The entries that follow include a run beginning at the line with "scientific name: Rodentia" and ending at the line with "scientific name: Lepus americanus"; restate that run word for word and leave the rest out.

**Data for analysis:**
%%

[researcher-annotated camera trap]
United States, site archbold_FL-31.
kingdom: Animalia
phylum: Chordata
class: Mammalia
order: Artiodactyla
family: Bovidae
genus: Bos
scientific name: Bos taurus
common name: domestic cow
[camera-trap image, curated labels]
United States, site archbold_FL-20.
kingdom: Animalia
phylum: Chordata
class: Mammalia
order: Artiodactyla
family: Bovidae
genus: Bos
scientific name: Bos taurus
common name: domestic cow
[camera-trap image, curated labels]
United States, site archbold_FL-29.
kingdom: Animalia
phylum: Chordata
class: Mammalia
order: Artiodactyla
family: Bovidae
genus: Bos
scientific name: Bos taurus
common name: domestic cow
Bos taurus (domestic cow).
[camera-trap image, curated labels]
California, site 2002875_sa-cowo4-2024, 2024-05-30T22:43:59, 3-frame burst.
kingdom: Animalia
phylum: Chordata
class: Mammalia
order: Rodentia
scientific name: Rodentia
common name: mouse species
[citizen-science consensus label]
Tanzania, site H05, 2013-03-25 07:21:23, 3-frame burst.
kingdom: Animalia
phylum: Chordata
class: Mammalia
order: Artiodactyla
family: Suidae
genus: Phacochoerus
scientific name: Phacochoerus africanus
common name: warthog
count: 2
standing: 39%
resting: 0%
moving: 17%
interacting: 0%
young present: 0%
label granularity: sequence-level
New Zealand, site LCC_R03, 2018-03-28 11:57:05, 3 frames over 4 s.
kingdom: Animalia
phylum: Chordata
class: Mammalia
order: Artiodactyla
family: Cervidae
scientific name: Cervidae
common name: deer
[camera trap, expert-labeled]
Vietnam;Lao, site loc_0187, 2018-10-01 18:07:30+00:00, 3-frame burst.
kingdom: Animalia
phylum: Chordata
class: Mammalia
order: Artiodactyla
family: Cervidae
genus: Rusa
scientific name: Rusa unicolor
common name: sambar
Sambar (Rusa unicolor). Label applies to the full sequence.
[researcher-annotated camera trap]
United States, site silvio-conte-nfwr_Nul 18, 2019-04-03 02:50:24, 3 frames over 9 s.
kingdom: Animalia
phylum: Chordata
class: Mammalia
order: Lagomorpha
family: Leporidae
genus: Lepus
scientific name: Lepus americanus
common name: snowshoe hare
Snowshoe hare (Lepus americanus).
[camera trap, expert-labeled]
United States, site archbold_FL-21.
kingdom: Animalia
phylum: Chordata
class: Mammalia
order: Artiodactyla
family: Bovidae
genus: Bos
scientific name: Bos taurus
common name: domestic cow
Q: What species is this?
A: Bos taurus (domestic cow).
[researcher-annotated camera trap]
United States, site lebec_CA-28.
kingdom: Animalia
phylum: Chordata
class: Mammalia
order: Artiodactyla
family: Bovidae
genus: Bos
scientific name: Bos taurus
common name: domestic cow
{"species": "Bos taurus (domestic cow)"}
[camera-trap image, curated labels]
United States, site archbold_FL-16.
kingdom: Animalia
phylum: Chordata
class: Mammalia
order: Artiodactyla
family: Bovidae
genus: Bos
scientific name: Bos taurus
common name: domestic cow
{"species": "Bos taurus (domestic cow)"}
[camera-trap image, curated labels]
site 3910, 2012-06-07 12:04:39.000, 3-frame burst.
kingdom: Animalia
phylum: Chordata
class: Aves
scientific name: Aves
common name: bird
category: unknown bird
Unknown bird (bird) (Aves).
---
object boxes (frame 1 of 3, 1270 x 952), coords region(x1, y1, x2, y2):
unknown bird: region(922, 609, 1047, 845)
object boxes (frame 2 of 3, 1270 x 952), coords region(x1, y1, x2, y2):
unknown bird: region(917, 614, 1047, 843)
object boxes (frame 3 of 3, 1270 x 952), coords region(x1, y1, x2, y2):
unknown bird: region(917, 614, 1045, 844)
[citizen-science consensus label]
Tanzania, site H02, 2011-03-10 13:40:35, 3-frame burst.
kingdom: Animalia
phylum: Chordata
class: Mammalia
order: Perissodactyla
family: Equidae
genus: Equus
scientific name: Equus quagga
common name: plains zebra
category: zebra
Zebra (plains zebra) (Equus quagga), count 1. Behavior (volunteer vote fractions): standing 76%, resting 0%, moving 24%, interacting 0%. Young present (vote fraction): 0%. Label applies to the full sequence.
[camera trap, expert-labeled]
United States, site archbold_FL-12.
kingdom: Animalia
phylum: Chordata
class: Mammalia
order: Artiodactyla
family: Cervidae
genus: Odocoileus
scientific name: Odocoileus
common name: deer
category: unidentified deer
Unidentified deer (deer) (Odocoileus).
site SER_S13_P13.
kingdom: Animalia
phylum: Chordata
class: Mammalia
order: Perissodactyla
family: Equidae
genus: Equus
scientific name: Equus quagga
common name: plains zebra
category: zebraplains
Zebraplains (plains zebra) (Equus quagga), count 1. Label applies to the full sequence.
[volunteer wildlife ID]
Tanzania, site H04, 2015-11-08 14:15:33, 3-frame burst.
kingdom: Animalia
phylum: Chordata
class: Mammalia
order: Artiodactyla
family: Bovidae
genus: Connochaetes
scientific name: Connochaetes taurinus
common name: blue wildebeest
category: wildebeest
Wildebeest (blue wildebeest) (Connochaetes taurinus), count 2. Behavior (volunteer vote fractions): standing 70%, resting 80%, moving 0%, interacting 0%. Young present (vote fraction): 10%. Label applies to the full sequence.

%%

**Output for this exercise:**
scientific name: Rodentia
common name: mouse species
[citizen-science consensus label]
Tanzania, site H05, 2013-03-25 07:21:23, 3-frame burst.
kingdom: Animalia
phylum: Chordata
class: Mammalia
order: Artiodactyla
family: Suidae
genus: Phacochoerus
scientific name: Phacochoerus africanus
common name: warthog
count: 2
standing: 39%
resting: 0%
moving: 17%
interacting: 0%
young present: 0%
label granularity: sequence-level
New Zealand, site LCC_R03, 2018-03-28 11:57:05, 3 frames over 4 s.
kingdom: Animalia
phylum: Chordata
class: Mammalia
order: Artiodactyla
family: Cervidae
scientific name: Cervidae
common name: deer
[camera trap, expert-labeled]
Vietnam;Lao, site loc_0187, 2018-10-01 18:07:30+00:00, 3-frame burst.
kingdom: Animalia
phylum: Chordata
class: Mammalia
order: Artiodactyla
family: Cervidae
genus: Rusa
scientific name: Rusa unicolor
common name: sambar
Sambar (Rusa unicolor). Label applies to the full sequence.
[researcher-annotated camera trap]
United States, site silvio-conte-nfwr_Nul 18, 2019-04-03 02:50:24, 3 frames over 9 s.
kingdom: Animalia
phylum: Chordata
class: Mammalia
order: Lagomorpha
family: Leporidae
genus: Lepus
scientific name: Lepus americanus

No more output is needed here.